OBJECTIVE:
Your task is to write out the complete listing exactly as it is shown.

INFORMATION PROVIDED:

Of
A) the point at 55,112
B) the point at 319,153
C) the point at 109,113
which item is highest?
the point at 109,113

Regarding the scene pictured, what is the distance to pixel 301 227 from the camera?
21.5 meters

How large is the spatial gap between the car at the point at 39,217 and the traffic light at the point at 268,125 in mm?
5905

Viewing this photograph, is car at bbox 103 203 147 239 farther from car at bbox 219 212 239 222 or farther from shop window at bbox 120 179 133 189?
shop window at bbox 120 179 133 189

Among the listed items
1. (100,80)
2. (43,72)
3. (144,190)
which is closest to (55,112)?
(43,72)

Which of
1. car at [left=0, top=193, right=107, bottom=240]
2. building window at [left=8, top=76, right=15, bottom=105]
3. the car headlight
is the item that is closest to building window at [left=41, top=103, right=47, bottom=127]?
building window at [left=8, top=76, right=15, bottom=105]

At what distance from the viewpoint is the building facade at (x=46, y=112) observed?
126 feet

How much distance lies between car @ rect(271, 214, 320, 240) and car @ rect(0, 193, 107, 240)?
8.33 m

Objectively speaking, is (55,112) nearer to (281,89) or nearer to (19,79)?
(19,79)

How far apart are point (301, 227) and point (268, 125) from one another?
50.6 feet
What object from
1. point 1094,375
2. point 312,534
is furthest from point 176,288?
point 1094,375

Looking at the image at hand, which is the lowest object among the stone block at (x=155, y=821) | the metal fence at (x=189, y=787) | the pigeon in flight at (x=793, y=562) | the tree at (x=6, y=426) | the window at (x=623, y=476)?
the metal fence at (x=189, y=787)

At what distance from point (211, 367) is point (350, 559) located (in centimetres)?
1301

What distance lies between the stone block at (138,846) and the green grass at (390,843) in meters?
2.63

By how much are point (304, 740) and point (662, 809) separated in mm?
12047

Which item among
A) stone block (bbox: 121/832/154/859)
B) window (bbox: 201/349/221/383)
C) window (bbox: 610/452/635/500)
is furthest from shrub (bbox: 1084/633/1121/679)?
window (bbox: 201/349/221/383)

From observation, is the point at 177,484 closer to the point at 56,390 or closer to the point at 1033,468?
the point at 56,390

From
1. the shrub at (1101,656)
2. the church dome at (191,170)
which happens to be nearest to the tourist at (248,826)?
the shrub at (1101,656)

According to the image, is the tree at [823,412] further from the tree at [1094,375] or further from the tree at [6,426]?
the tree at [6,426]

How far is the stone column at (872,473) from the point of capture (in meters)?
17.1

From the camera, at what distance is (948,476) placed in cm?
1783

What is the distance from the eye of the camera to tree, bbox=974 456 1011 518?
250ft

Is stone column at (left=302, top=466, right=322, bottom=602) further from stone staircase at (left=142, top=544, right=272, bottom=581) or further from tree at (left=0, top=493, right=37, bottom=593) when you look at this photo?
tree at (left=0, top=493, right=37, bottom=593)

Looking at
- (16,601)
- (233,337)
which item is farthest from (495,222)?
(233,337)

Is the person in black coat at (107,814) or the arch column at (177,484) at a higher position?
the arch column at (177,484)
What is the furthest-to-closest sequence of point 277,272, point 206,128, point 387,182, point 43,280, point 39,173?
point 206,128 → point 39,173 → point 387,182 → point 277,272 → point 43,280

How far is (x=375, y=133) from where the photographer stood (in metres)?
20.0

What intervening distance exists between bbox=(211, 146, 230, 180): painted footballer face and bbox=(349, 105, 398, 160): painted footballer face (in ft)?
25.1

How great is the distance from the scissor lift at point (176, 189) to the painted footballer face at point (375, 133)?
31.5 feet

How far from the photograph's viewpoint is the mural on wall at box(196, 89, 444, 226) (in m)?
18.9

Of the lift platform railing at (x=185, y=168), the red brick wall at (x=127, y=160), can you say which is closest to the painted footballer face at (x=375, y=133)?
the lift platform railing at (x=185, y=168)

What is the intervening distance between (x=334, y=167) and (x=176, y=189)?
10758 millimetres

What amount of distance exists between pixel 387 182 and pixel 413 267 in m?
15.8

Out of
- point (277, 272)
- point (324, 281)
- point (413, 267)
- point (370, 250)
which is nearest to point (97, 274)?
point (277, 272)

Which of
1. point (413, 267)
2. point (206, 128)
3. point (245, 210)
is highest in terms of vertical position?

CORRECT RESULT:
Of
A) the point at 55,112
B) the point at 319,153
C) the point at 109,113
which item is highest?
the point at 109,113

Regarding the scene pictured, what is the distance to pixel 301 227 from the camera?
21.5 meters

How large is the spatial gap between the car at the point at 39,217 and the traffic light at the point at 268,125 in mm?
5905

Viewing this photograph, is car at bbox 103 203 147 239 farther from car at bbox 219 212 239 222 or farther from shop window at bbox 120 179 133 189?
shop window at bbox 120 179 133 189

Among the listed items
1. (100,80)
2. (43,72)
3. (144,190)
which is closest to (55,112)?
(43,72)

Which of
1. car at [left=0, top=193, right=107, bottom=240]
2. building window at [left=8, top=76, right=15, bottom=105]
3. the car headlight
is the item that is closest to building window at [left=41, top=103, right=47, bottom=127]?
building window at [left=8, top=76, right=15, bottom=105]

At what distance from the viewpoint is the building facade at (x=46, y=112) observed?
126 feet

How much distance lies between car @ rect(271, 214, 320, 240) and car @ rect(0, 193, 107, 240)?
8.33 m

Objectively speaking, is (55,112) nearer to (281,89) or nearer to (19,79)?
(19,79)

How far apart are point (301, 227) and point (268, 125) from one another?
50.6 feet
What object from
1. point 1094,375
2. point 312,534
is furthest from point 176,288?
point 1094,375

Looking at the image at hand, which is the lowest object among the stone block at (x=155, y=821) | the metal fence at (x=189, y=787) | the pigeon in flight at (x=793, y=562) | the tree at (x=6, y=426) | the window at (x=623, y=476)?
the metal fence at (x=189, y=787)

At what distance from point (211, 367) is point (350, 559) located (in centimetres)?
1301

What distance lies between the stone block at (138,846) and the green grass at (390,843) in meters?
2.63

By how much are point (304, 740) and point (662, 809) separated in mm?
12047

Which item among
A) stone block (bbox: 121/832/154/859)
B) window (bbox: 201/349/221/383)
C) window (bbox: 610/452/635/500)
is furthest from shrub (bbox: 1084/633/1121/679)?
window (bbox: 201/349/221/383)

From observation, is the point at 177,484 closer to the point at 56,390 or closer to the point at 1033,468?
the point at 56,390

From
1. the shrub at (1101,656)
2. the church dome at (191,170)
which happens to be nearest to the tourist at (248,826)?
the shrub at (1101,656)

According to the image, is the tree at [823,412] further from the tree at [1094,375] or further from the tree at [6,426]?
the tree at [6,426]

How far is the stone column at (872,473) from the point of capture (in meters)?
17.1

From the camera, at what distance is (948,476) placed in cm?
1783

What is the distance from the eye of the camera to tree, bbox=974 456 1011 518?
250ft

Is stone column at (left=302, top=466, right=322, bottom=602) further from stone staircase at (left=142, top=544, right=272, bottom=581) or further from tree at (left=0, top=493, right=37, bottom=593) when you look at this photo?
tree at (left=0, top=493, right=37, bottom=593)

Looking at
- (16,601)
- (233,337)
which item is farthest from (495,222)?
(233,337)

Is the person in black coat at (107,814) or the arch column at (177,484) at a higher position?
the arch column at (177,484)
What is the furthest-to-closest sequence of point 277,272, point 206,128, point 387,182, point 43,280, point 39,173?
point 206,128 → point 39,173 → point 387,182 → point 277,272 → point 43,280

How far is (x=375, y=133) from where the photographer stood (in metres)?
20.0

What intervening distance exists between bbox=(211, 146, 230, 180): painted footballer face and bbox=(349, 105, 398, 160): painted footballer face (in ft)?
25.1

How great is the distance from the scissor lift at point (176, 189) to the painted footballer face at point (375, 133)?
31.5 feet

How far from the photograph's viewpoint is the mural on wall at box(196, 89, 444, 226) (in m)?
18.9

Of the lift platform railing at (x=185, y=168), the red brick wall at (x=127, y=160), can you say which is closest to the painted footballer face at (x=375, y=133)?
the lift platform railing at (x=185, y=168)

What is the intervening distance between (x=334, y=167) and (x=176, y=189)?
10758 millimetres

What amount of distance exists between pixel 387 182 and pixel 413 267 in m?
15.8

Out of
- point (277, 272)
- point (324, 281)
- point (413, 267)
- point (370, 250)
which is nearest to point (97, 274)?
point (277, 272)

Which of
1. point (413, 267)
2. point (206, 128)
3. point (245, 210)
is highest in terms of vertical position?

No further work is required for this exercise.